Provider and adapter specifics are intentionally not documented here. This file defines the architectural behavior.


4. Session Resolution

Every authenticated request resolves identity server-side. UI state is never trusted as identity.

Where session is resolved

Session resolution occurs within:

  • Server Components (for SSR gating / conditional rendering)
  • Server Actions
  • Route Handlers

What session resolution produces

Session resolution yields a normalized identity, typically including:

  • userId
  • basic user attributes needed for request context resolution

This identity becomes input to RequestContext resolution at boundaries.


5. Identity Propagation Into RequestContext

Authentication alone is not sufficient to perform tenant operations.

Boundaries must create a RequestContext that includes:

  • userId (from session)
  • projectId (resolved and verified; see tenancy-model.mdx)
  • any additional request metadata used for logging/observability

Rule: The RequestContext is resolved at the boundary before doing work.


6. Authenticated Request Flow (Typical)

The typical authenticated request lifecycle:

Browser → Next.js App Router → Server Action / Route Handler → Resolve session (Auth.js) → Construct RequestContext (userId + projectId) → Proceed to authorization (separate step) → Call domain services → Repositories (tenant-scoped) → Prisma → PostgreSQL → Response

Key constraints:

  • Authentication is always resolved server-side.
  • Tenant resolution is explicit; it must not be guessed.
  • Authorization occurs before data access.

7. Unauthenticated Request Handling

When session resolution fails:

  • The request is treated as unauthenticated
  • The system must return an appropriate failure response:
    • redirect to sign-in where applicable (UI routes)
    • 401/unauthorized for API-like handlers (route handlers)

Do not leak information

Unauthenticated responses must not reveal:

  • whether a particular project exists
  • whether a resource exists inside a project
  • membership details

8. Session Expiry and Renewal

Session expiry is expected and must be handled safely:

  • A stale/expired session results in unauthenticated behavior
  • Boundaries must treat session absence as a hard stop for tenant operations
  • UI should handle re-authentication flows gracefully

Renewal mechanisms are implementation details; the architectural invariant is:

No session ⇒ no tenant work.


9. Security Considerations

Client is never authoritative

  • Client state cannot assert identity
  • Client-supplied identifiers must be validated server-side

CSRF posture

Any non-idempotent operation must consider CSRF posture.

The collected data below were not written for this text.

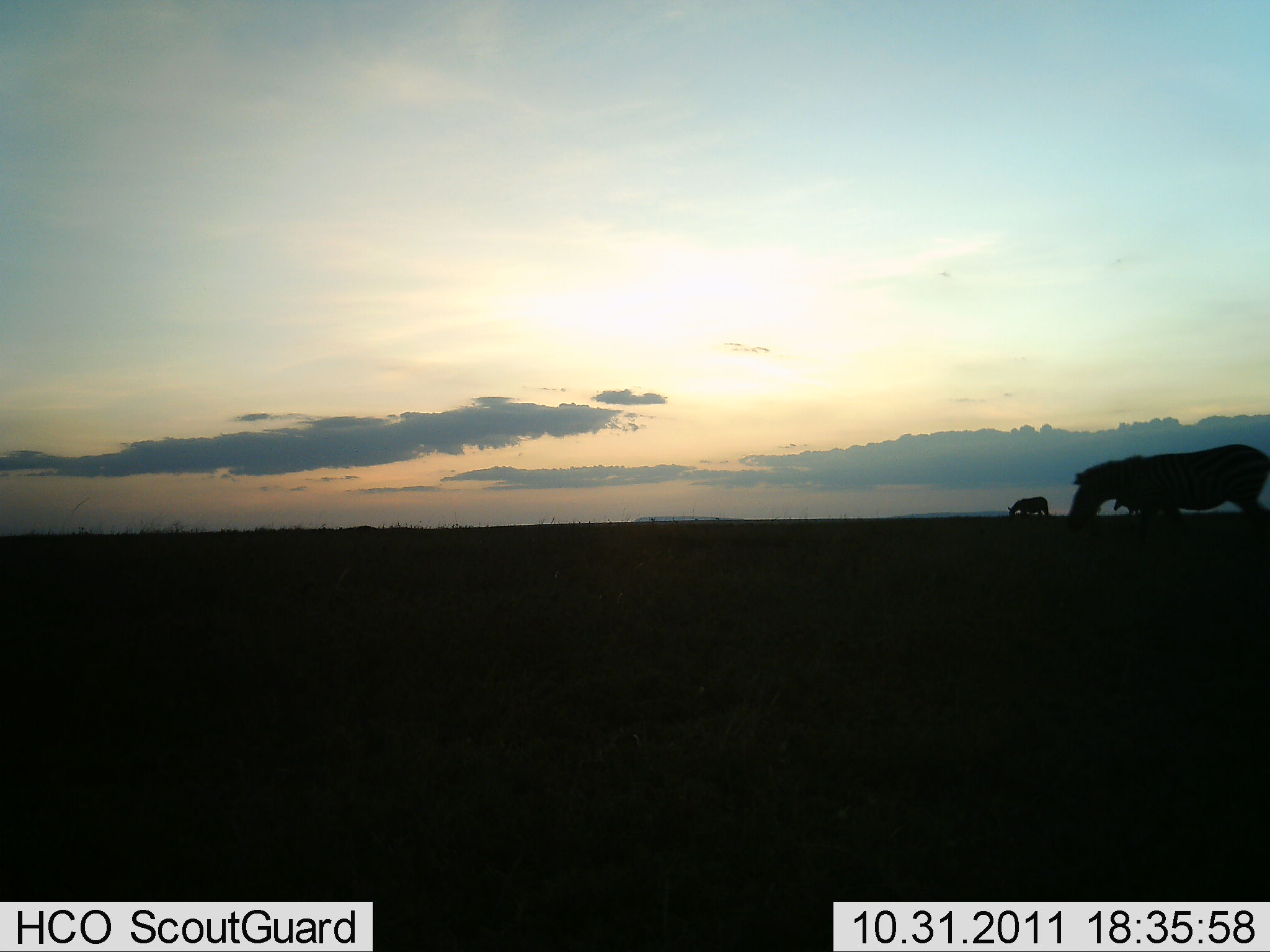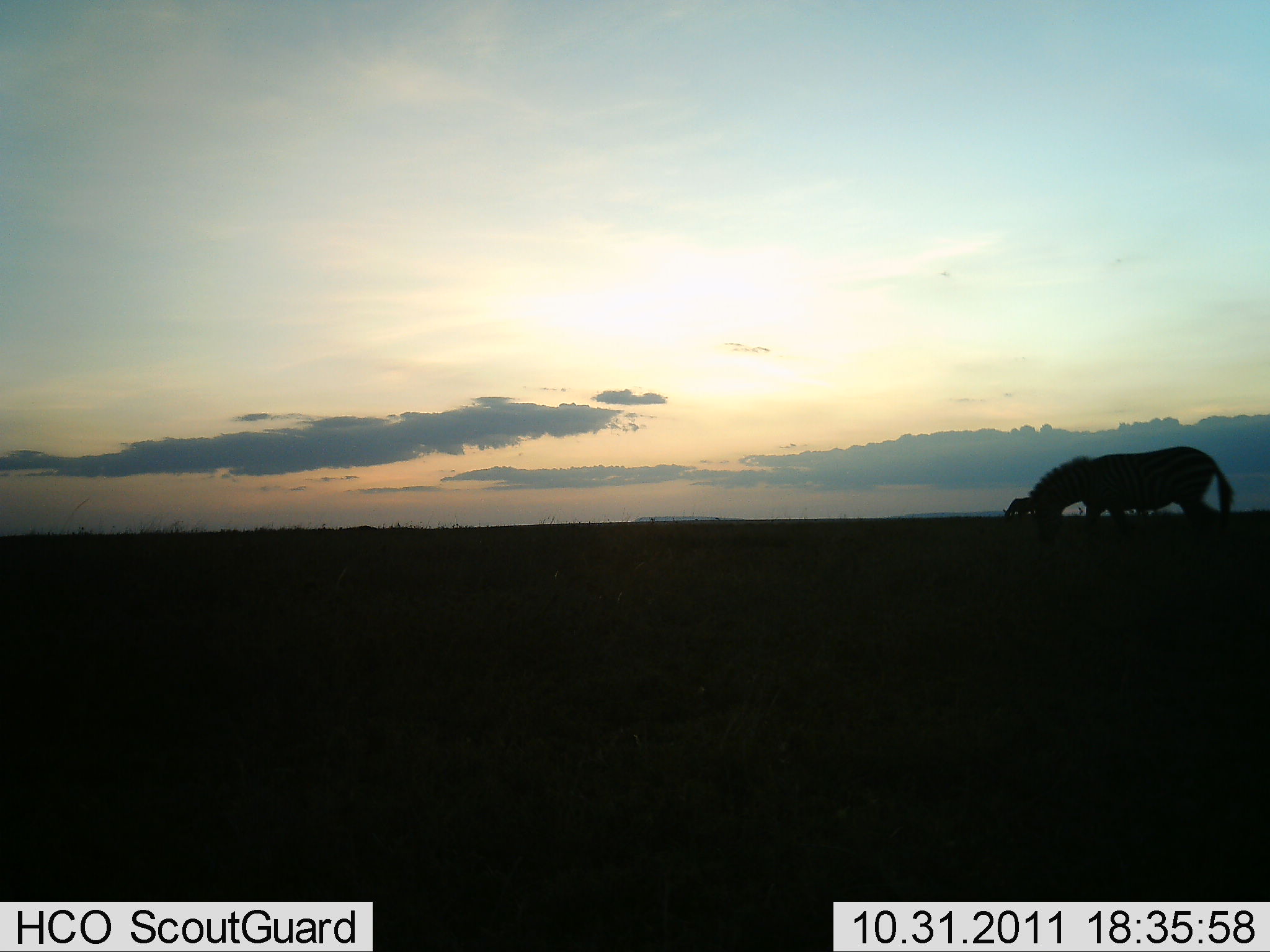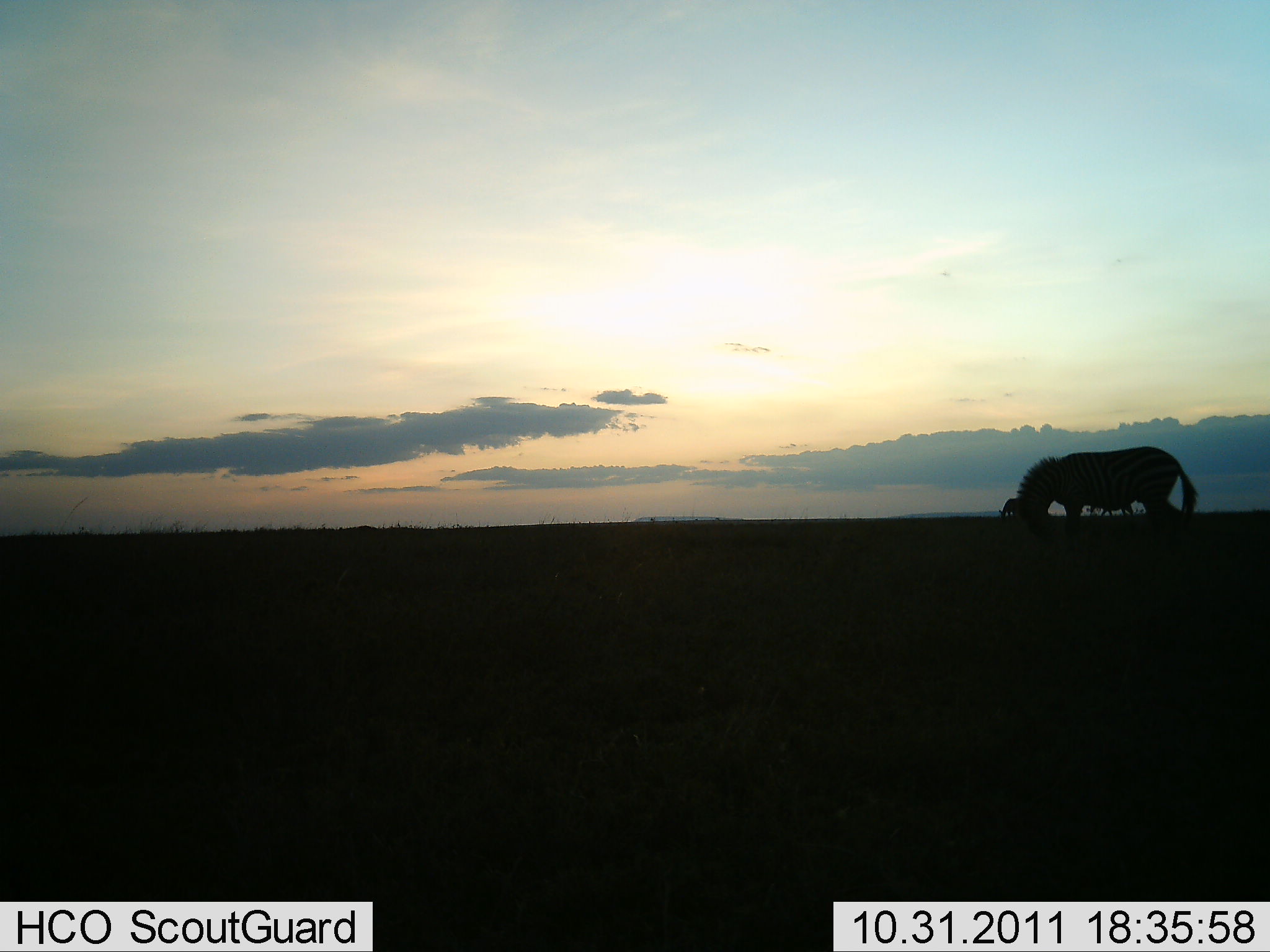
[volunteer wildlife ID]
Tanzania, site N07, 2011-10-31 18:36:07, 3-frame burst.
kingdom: Animalia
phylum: Chordata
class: Mammalia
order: Perissodactyla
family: Equidae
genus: Equus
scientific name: Equus quagga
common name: plains zebra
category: zebra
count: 3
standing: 15%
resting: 0%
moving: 38%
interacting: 0%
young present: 0%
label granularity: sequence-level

The architectural requirement is:

  • mutating operations must be protected via framework/auth mechanisms suitable for the session model

Avoid logging sensitive auth artifacts

  • Never log session tokens/cookies
  • Be careful logging headers, especially in error scenarios

10. Review Checklist (Authentication)

  • Does every tenant-sensitive boundary resolve session server-side?
  • Does the boundary fail fast when unauthenticated?
  • Is RequestContext created from trusted sources only?
  • Are unauthenticated responses tenant-safe (no leakage)?
  • Are auth artifacts excluded from logs?